J’explore brièvement la cave, à la lumière de mon téléphone portable. Je renonce à pousser jusqu’au grenier, qui n’est accessible que par une échelle. Je ne me soucie même pas de savoir combien il y a de chambres (je pourrai toujours dormir dans un hamac, sous la grange). Est-ce que le prix est négociable ? Dans une certaine mesure, répond-elle. A cinquante mille euros, il y a peu de chances qu’ils acceptent. J’en déduis, intérieurement, ma marge de manœuvre, tout en laissant échapper que j’ai vingt mille euros de plus. Elle commence à me conseiller sur la gestion de mon capital, sur l’intérêt que j’aurais à garder un peu de liquidités pour les travaux. A cinquante-cinq ans, j’ai encore une chance d’obtenir un emprunt.

Je fais de nouvelles photos, y compris du mur de parpaings qui délimite le voisinage, et qu’il faudra repeindre. Je m’attarde au cœur de la grange, où je me projette dans le rôle du liseur, qui verrait, au-dessus des pages, les arbres frémir. Cette vision me satisfait. Je peux m’en aller, maintenant : j’ai trouvé ma scène. La dame a un peu de temps avant sa prochaine visite. Elle nous fait voir le village, où l’on ne croise âme qui vive. Elle nous signale une supérette. On devine, au loin, une église. On repart à travers champs. Je m’inquiète des forêts que l’on peut trouver par ici, et qu’elle prétend nombreuses. Il vaut mieux ne pas faire du vélo le lundi matin, quand affluent les automobilistes.

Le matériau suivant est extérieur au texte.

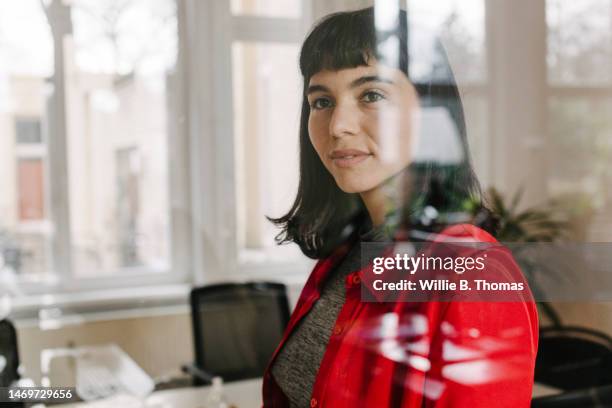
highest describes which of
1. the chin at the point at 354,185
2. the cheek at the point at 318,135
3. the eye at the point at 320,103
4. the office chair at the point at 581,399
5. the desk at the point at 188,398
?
the eye at the point at 320,103

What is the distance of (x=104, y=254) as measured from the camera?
164 cm

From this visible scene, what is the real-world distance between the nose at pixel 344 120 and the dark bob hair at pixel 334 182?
0.07m

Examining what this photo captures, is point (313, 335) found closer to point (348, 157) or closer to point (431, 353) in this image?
point (431, 353)

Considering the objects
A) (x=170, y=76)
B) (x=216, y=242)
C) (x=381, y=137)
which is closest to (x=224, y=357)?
(x=216, y=242)

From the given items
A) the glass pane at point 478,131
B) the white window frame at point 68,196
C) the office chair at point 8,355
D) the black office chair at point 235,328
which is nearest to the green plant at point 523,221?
the glass pane at point 478,131

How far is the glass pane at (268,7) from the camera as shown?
1247 millimetres

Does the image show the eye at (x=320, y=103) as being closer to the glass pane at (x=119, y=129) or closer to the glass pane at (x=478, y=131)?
the glass pane at (x=478, y=131)

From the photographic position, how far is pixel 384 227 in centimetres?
116

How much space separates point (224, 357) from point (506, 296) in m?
0.92

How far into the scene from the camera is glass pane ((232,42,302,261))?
1213 mm

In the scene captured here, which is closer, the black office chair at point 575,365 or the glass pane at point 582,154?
the black office chair at point 575,365

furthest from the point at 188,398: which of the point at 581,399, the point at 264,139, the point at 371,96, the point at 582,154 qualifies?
the point at 582,154

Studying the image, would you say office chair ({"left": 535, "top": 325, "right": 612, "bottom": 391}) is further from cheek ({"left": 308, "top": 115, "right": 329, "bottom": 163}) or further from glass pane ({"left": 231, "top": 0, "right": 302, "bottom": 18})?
glass pane ({"left": 231, "top": 0, "right": 302, "bottom": 18})

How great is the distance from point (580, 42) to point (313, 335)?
1.29 metres
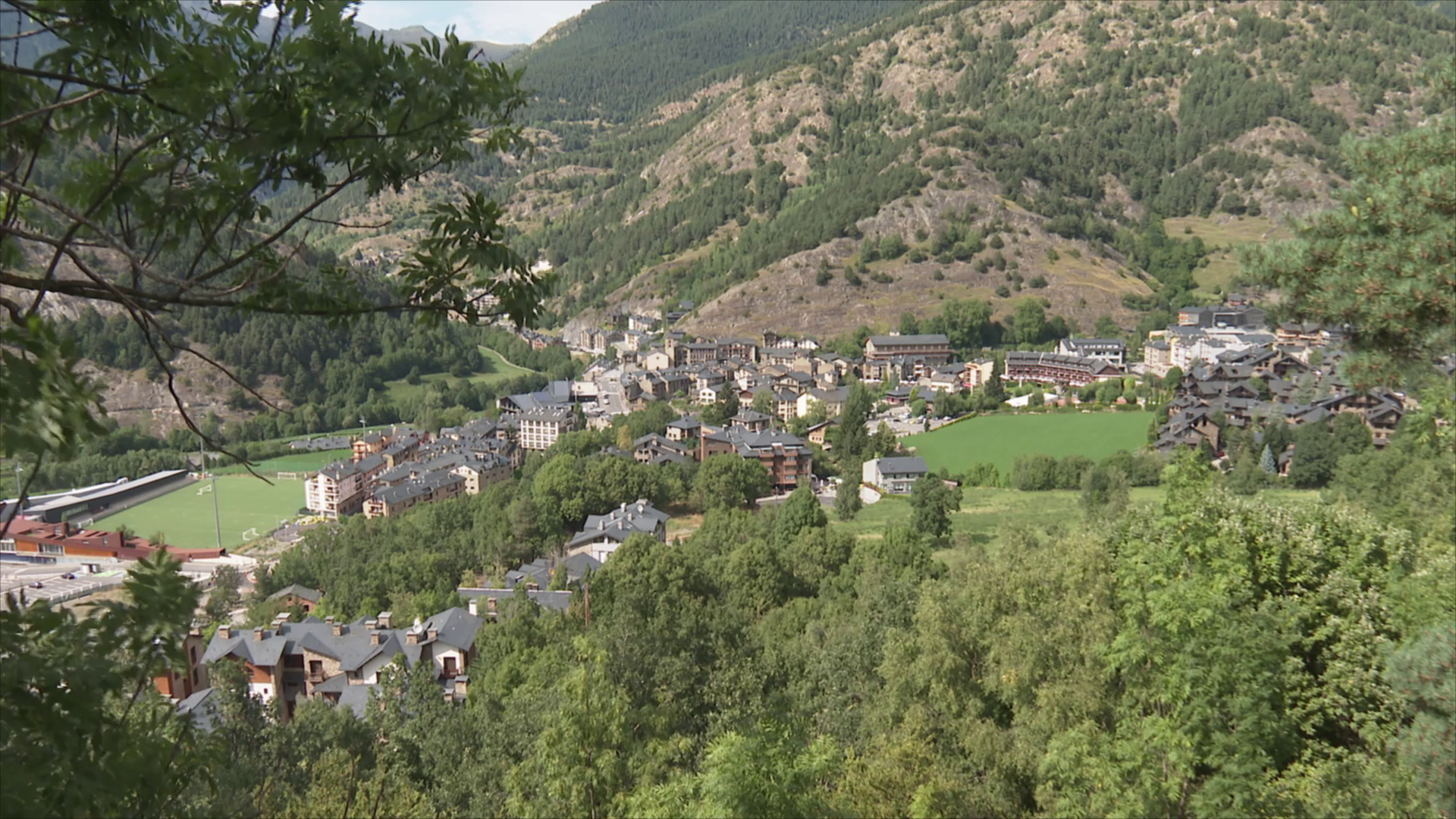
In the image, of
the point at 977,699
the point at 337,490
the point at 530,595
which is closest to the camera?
the point at 977,699

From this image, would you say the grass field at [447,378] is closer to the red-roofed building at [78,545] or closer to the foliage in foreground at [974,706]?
the red-roofed building at [78,545]

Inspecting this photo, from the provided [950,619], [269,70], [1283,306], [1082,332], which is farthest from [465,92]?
[1082,332]

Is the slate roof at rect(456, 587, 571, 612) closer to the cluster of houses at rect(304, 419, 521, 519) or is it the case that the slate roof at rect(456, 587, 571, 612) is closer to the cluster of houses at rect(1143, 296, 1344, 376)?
the cluster of houses at rect(304, 419, 521, 519)

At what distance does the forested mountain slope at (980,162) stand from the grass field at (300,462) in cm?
2633

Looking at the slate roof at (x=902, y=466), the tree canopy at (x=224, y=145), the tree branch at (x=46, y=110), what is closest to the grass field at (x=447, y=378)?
the slate roof at (x=902, y=466)

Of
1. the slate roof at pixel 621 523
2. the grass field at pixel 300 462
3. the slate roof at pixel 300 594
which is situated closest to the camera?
the slate roof at pixel 300 594

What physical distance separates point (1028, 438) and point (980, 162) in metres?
45.4

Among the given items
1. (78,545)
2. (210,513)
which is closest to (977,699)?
(78,545)

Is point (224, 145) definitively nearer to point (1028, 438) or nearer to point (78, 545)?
point (78, 545)

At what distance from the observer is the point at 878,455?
135 ft

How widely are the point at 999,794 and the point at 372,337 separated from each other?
226ft

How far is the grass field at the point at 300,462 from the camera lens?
159 feet

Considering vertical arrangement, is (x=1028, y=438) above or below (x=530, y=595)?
below

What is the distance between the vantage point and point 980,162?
8206 centimetres
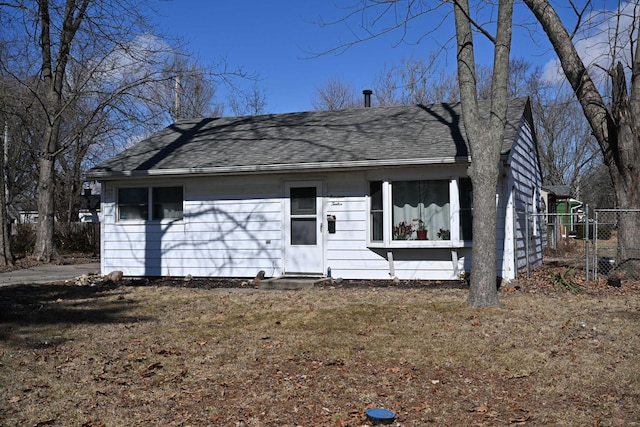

Joigny est morne. Un homme, torse nu, marche à notre rencontre, tandis que nous passons le pont pour aller me chercher de quoi manger. Une femme voilée descend la rue, devant un restaurant fermé. On découvre une boulangerie ouverte. Il n’y a plus de baguettes. Je demande à l’employée pourquoi il est impossible de faire un sandwich avec un autre pain. Elle me dit que ce sont les consignes de son patron. J’achète, ailleurs, un sandwich où la mayonnaise l’emporte sur le thon. On s’installe au bord de l’Yonne, face à un paysage qui pourrait être romanesque, et qui ne produit qu’un effet de temps suspendu. Charles me dit qu’en se mettant à mon point de vue, cette maison qu’on vient de visiter “coche beaucoup de cases”. Il tique pourtant sur les voisins, lui qui connaît ma sainte horreur du bruit. J’écarte cet argument, reflet de la misanthropie qu’on évoquait. Dans le train, où il s’assoupit, je retourne à mes dieux des planches, à Max Dearly, à De Max. Dussane décrit la façon, dans Le Roi, dont celui-là jetait des épingles autour de sa partenaire Marcelle Lender, pour simuler une coiffure improvisée. J’envoie à Arthur, à ma mère, une rafale de photos de la longère, du ruisseau, de la grange. J’ai trouvé ma maison. Arthur n’est pas enthousiaste. Il me demande si je continue à écrire sur tout cela.